Wachsende Proteste in den USA

Was mit Protesten in der Wall Street begann, hat nun auch andere US-Städte erreicht: Ein Aufschrei der "99 Prozent".

Wir sind die 99 Prozent", skandieren die überwiegend jungen Demonstranten, die sich nun nicht mehr nur in der Wall Street versammeln, sondern auch in Los Angeles, in Chicago, Boston, Tennessee, Minneapolis und mehr und mehr amerikanischen Städten. Nach Vorbild des arabischen Frühlings blasen sie zu einem "amerikanischen Herbst".

Börsenhai solidarisch

Sie sammeln sich via Facebook, Twitter und Google vor Rathäusern und Zentralen der "Bank of Amerika", tauschen via Live-Stream ihre Erfahrungen aus und protestieren - gegen ein zunehmend ungerechtes Amerika, gegen die Macht der Banken und gegen eine Politik, von der sie sich im Stich gelassen fühlen. Und sie bekommen zumindest verbale Unterstützung von überraschender Seite: Großinvestor George Soros hat seine Sympathie mit den Demonstranten bekundet. Er könne deren Gefühle verstehen.

Die schwere Wirtschaftskrise der vergangenen drei Jahre machte es sichtbar: Die soziale Schere in den USA geht immer weiter auf, Amerikas Milliardäre erzielen ein Drittel des Volkseinkommens - während die große Mehrheit gegen das Gefühl kämpft, unter die Räder zu kommen. Auf der website "WeAreThe99Percent" sind sie zu lesen, die persönlichen Erfahrungen jener 99 Prozent: Die, die in der Immobilienkrise ihre Häuser
verloren haben. Die, deren Arbeitsplatz gekürzt wurde. Die, die sich keine Krankenversicherung leisten können. Die, die sich verschulden müssen, um studieren zu können. Sie alle treibt das Gefühl, ihr Land werde nicht mehr zum Wohl der Mehrheit, sondern im Interesse einer kleinen, mächtigen Elite regiert.

Jeden Abend wieder

Nicht nur vor New Yorks Finanzzentrum, auch in Chicago demonstrieren die Empörten schon seit zwei Wochen täglich vor der Filiale der Federal Reserve Bank. Täglich wird der Zustrom größer. Abends, nach Schul- und Arbeitsschluss, schwillt die Menge der Demonstranten jedes mal aufs Neue an.
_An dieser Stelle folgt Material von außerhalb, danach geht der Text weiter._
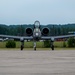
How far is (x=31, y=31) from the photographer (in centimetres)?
4878

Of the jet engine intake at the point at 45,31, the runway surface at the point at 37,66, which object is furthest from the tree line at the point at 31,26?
the runway surface at the point at 37,66

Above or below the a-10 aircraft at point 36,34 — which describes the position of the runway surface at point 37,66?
below

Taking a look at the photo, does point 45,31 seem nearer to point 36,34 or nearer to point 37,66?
point 36,34

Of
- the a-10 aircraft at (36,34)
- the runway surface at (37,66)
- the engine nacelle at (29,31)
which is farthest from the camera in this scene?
the engine nacelle at (29,31)

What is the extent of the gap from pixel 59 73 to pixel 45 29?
38.5 m

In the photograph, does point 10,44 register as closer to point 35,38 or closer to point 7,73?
point 35,38

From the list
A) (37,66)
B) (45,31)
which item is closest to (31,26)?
(45,31)

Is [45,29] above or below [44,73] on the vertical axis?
above

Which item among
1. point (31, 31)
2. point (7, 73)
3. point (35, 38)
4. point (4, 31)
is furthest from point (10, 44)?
point (4, 31)

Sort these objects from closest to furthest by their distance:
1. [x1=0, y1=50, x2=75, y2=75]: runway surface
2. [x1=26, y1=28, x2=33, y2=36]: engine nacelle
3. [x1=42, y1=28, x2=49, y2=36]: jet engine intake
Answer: [x1=0, y1=50, x2=75, y2=75]: runway surface
[x1=26, y1=28, x2=33, y2=36]: engine nacelle
[x1=42, y1=28, x2=49, y2=36]: jet engine intake

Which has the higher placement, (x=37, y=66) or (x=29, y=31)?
(x=29, y=31)

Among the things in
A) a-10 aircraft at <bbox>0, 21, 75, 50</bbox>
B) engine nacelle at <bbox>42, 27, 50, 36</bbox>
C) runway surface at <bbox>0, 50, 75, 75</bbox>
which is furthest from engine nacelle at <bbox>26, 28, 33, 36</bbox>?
runway surface at <bbox>0, 50, 75, 75</bbox>

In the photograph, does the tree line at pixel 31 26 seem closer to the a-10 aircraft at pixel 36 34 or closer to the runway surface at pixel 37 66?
the a-10 aircraft at pixel 36 34

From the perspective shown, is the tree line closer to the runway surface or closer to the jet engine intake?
the jet engine intake
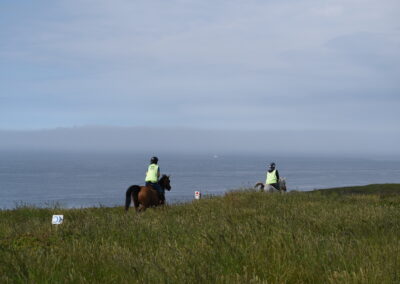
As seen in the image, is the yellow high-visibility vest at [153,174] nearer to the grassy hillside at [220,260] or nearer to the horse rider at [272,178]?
the horse rider at [272,178]

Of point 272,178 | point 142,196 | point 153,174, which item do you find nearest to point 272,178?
point 272,178

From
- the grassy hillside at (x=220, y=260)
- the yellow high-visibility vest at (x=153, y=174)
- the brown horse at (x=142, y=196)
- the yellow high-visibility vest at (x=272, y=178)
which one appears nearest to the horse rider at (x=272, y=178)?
the yellow high-visibility vest at (x=272, y=178)

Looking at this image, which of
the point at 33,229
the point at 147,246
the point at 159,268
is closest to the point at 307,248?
the point at 159,268

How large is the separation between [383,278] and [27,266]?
4.07 metres

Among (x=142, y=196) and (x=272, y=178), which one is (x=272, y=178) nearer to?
(x=272, y=178)

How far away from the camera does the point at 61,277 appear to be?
5469mm

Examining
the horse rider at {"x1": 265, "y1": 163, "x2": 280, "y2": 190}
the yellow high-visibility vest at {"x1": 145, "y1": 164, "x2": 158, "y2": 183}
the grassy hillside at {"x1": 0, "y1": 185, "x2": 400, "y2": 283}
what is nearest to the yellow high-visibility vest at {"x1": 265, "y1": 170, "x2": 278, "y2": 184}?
the horse rider at {"x1": 265, "y1": 163, "x2": 280, "y2": 190}

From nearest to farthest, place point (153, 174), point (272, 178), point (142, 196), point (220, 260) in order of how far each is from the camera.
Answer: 1. point (220, 260)
2. point (142, 196)
3. point (153, 174)
4. point (272, 178)

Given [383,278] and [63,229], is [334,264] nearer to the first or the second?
[383,278]

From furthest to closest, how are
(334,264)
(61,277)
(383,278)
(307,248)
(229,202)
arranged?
(229,202)
(307,248)
(334,264)
(61,277)
(383,278)

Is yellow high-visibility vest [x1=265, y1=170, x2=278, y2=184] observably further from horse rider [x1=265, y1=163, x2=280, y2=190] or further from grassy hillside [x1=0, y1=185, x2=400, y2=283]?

"In einem Land, das so unter wirtschaftlichem Stress steht wie die USA, beginnt jeder, über Politik und Wirtschaft nachzudenken", glaubt die US-Politologin Nina Eliasoph. "Es gibt eine mächtige emotionale Bewegung. Aber sie braucht klare Forderungen." Davon ist Paul, der derzeit täglich in New York demonstriert, noch weit entfernt: "Wir haben hier alle verschiedene Ideen", schildert er der New York Times. "Die einen wollen die Zentralbank abschaffen, die anderen die Banken überhaupt enteignen. Was mich betrifft: Ich kämpfe gegen die Gier der Konzerne."